A major AI deal between Meta and a Chinese startup is being reversed after regulators in China ordered the transaction to be cancelled.
Meta has started undoing its $2 billion deal with AI startup Manus after Chinese regulators ordered that the agreement should not continue. The report says Meta is now separating its systems from Manus and cutting off access between both companies as part of the process to reverse the deal.
Manus staff have been blocked from Meta’s internal tools, while Meta employees can no longer use Manus systems. This marks the beginning of a full separation between both companies after months of integration work. The order from Beijing means the deal must be reversed, raising concerns about how major AI deals involving companies from different countries are handled.
Regulators in China are said to have raised concerns about control of advanced AI technology and how it could be used if foreign companies gain access. The deal was valued at about $2 billion and was seen as an important move for Meta as it tried to strengthen its position in artificial intelligence tools and systems.
Manus is a startup known for building software that can perform tasks like research, writing code, and automating digital work with little human input.
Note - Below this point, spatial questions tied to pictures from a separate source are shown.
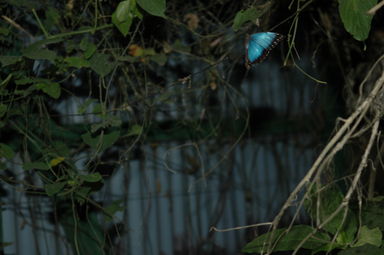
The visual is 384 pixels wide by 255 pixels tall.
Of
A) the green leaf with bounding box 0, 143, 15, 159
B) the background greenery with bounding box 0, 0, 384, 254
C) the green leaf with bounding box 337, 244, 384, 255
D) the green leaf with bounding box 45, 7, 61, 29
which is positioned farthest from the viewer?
the green leaf with bounding box 45, 7, 61, 29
Before the order to stop the deal, the company had already been gaining attention in the AI space due to its fast growth and early adoption of its tools by developers. Meta is now working on separating data systems, tools, and internal access as part of the breakup process.
In practical terms, this means both companies are now unlinking systems that were previously connected during the acquisition process. Manus founders are now involved in discussions about what happens next for the company after the separation. These discussions include how the company will operate independently again.
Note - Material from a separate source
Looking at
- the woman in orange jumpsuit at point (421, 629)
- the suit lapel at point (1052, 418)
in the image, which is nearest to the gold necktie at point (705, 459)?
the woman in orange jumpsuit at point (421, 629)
China has been tightening rules around foreign involvement in sensitive sectors such as artificial intelligence, semiconductors, and data systems. These rules are part of a wider effort by regulators to maintain control over technologies seen as strategically important.
For Meta, the development is a setback in its broader plan to expand its artificial intelligence capabilities through acquisitions and partnerships. The company has not publicly stated what its next step will be after the order, but the separation process is already ongoing according to the report.
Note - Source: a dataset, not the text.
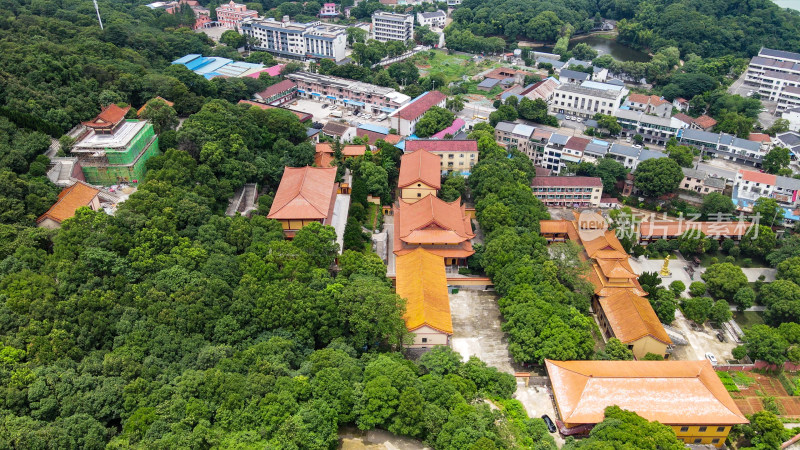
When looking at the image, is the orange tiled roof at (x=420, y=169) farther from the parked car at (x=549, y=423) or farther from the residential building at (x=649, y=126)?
the residential building at (x=649, y=126)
Experts say this type of case could affect future deals between US and Chinese tech companies, especially in areas linked to artificial intelligence. Some analysts believe companies may now face stricter approval processes or more conditions before cross-border AI deals are allowed.
Others say this could push big tech firms to focus more on building AI systems internally instead of acquiring startups. For Manus, the reversal means returning to full independent operations after being partially integrated into Meta’s systems.
The company had been seen as a rising player in AI tools that help automate work and handle complex digital tasks. With the deal now being unwound, both companies are returning to separate paths in a highly competitive AI market.
At this stage, neither Meta nor Manus has provided detailed public comments on how long the separation process will take or what final structure will remain after the order is fully carried out.
For now, both sides are following the directive from regulators as the process of undoing the deal continues step by step.
The outcome of this case is expected to influence how future AI acquisitions involving global tech companies are structured and approved.